Hi, Saigonnus. No, she didn't build the time machine. She gets tricked into travelling into the future. But I've seen a tv series recently called Crime Travellers in which the rule is that you can't change time. If someone bets on a race because they know the result, when they go back in time the betting slip is blank and void.

I suppose she could bring a photograph, or would that become blank, too?


----------



## Ruby (Dec 24, 2013)

Steerpike said:


> I think the only way you could prove it absolutely would be to take someone into the future so they could see for themselves.



Hi Steerpike, this is actually what happens to her when she is taken into the future by another time traveller.


----------



## Ruby (Dec 24, 2013)

psychotick said:


> Hi,
> 
> Why would she want to prove it? Proving her origin could in fact change the future history and she might not have a home to return to if she did it.
> 
> Cheers, Greg.



Ah, so you're saying she must not tell anyone... There seem to be as many differing "rules" of time travel as there are paradoxes.


----------



## Ruby (Dec 24, 2013)

Braveface said:


> She should kill her own grand-father. That'd show 'em.



I solved this one yesterday, when it transpired that the time traveller had previously time travelled with his grandfather. This wasn't planned: the characters just revealed it. Please don't tell me this isn't allowed!


----------



## Ruby (Dec 24, 2013)

Hedwig2751 said:


> I'd suggest that before you think of any of these details you should give more thought to how time traveling works in your story. What you can and can't do are the most important things you should work on. There's a system to everything, and creating one for time traveling would give you a solution to your problem.
> 
> Taking objects back and forth through time could have dangerous consequences. Imagine that someone came to you one day to give you a necklace, telling you that if you twist the stone while wearing it the color of your clothes would change.
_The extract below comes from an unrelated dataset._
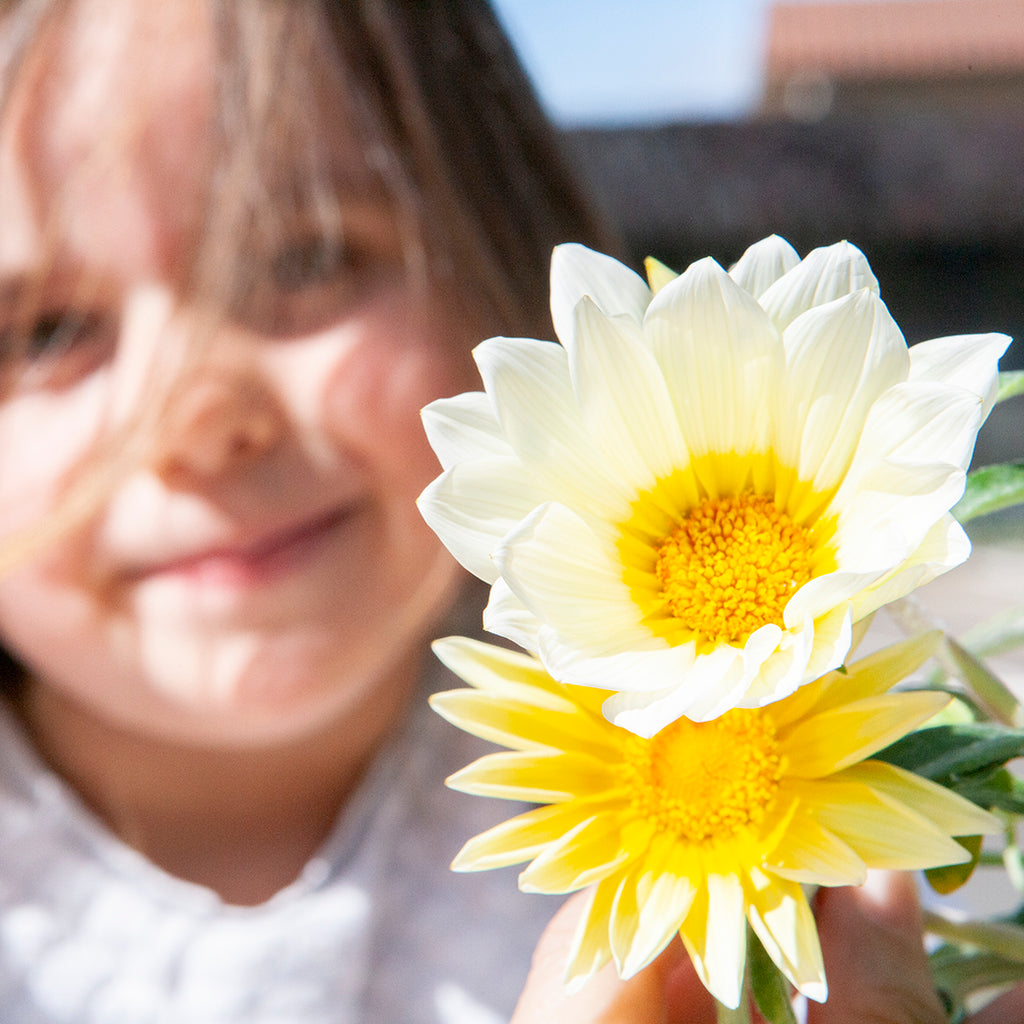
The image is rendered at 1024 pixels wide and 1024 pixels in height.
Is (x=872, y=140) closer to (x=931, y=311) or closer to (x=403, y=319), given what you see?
(x=931, y=311)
You might not believe him and laugh and chuck the necklace at him or you might be skeptical yet curious and try it on. Sure, that'd be a perfect way to prove that he is from the future, but then what? Someone else is bound to find out about the necklace, and if one person could, others could, too, and after some time, too many people would know and the secret would be out. Eventually, someone would kidnap the man who gave you the necklace and begin interrogating him endlessly, which might not serve the time-traveler well. They'd ask how to make the necklace and the man wouldn't know, so they'd want him to show them how to get more, which would force him to reveal his time traveling. I mean, you could write an entire story just about that!
> 
> If I were you, I'd just stick to having the MC befriending one character that the MC would tell him/her the truth but saying that they couldn't explain, or just keeping the whole thing a secret, one that the person you're trying to convince is going to find out on their own at a later time...
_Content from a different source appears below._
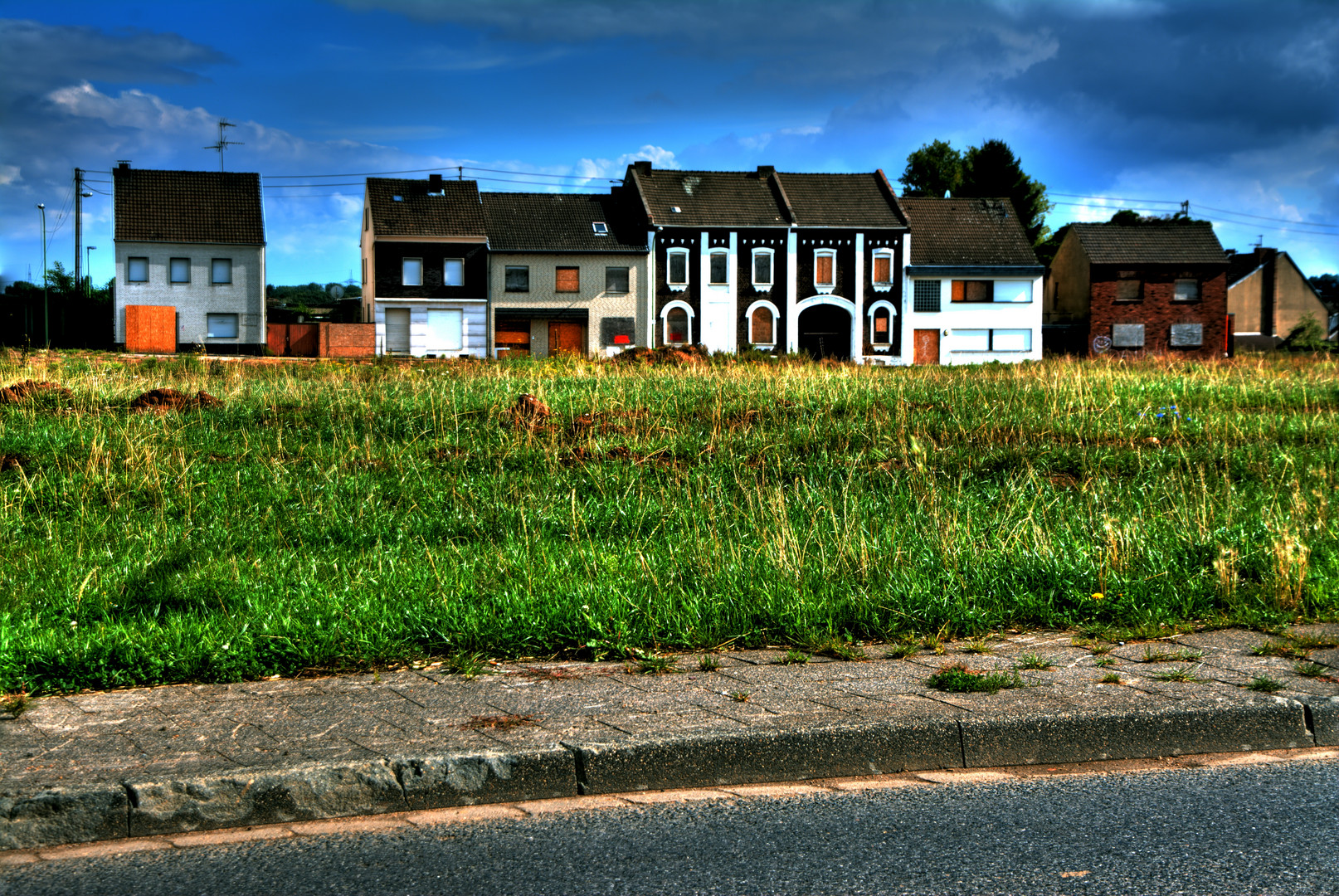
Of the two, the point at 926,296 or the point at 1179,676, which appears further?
the point at 926,296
Hi Hedwig, funnily enough this is actually one of my subplots. As you say, the only way to deal with this is to write your own rules and stick to them. Maybe someone should put up a fantasy time travelling story challenge on here?


----------



## Hedwig2751 (Dec 25, 2013)

Ruby said:


> Hi Hedwig, funnily enough this is actually one of my subplots. As you say, the only way to deal with this is to write your own rules and stick to them. Maybe someone should put up a fantasy time travelling story challenge on here?
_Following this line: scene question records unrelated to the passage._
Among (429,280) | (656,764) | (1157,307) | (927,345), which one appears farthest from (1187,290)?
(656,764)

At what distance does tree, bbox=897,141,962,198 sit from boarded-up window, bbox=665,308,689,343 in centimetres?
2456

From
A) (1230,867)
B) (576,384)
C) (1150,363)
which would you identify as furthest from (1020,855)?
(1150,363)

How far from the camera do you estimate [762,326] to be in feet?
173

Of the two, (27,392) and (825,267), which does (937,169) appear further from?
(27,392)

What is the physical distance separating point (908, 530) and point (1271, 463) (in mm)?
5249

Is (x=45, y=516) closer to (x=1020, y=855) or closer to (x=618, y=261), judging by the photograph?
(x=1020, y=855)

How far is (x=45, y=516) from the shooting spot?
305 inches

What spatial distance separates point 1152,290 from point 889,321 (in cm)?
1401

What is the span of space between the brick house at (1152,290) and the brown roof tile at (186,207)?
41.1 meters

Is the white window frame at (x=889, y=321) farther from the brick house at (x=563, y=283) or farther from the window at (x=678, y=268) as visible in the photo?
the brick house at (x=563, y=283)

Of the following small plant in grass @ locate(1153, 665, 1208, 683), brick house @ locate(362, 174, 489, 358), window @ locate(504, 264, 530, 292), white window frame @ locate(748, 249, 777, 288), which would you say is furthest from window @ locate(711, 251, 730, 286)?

Hi, back, and merry Christmas  If this is a subplot, I'm almost afraid to ask what your mainplot is...  I think that kind of challenge would be a great idea! Do you have a suggestion?


----------



## Ruby (Dec 26, 2013)

Hedwig2751 said:


> Hi, back, and merry Christmas  If this is a subplot, I'm almost afraid to ask what your mainplot is...  I think that kind of challenge would be a great idea! Do you have a suggestion?



Merry Christmas to you, Hedwig  Well, how about a challenge to write a story about a warrior king who time travels to get revenge?


----------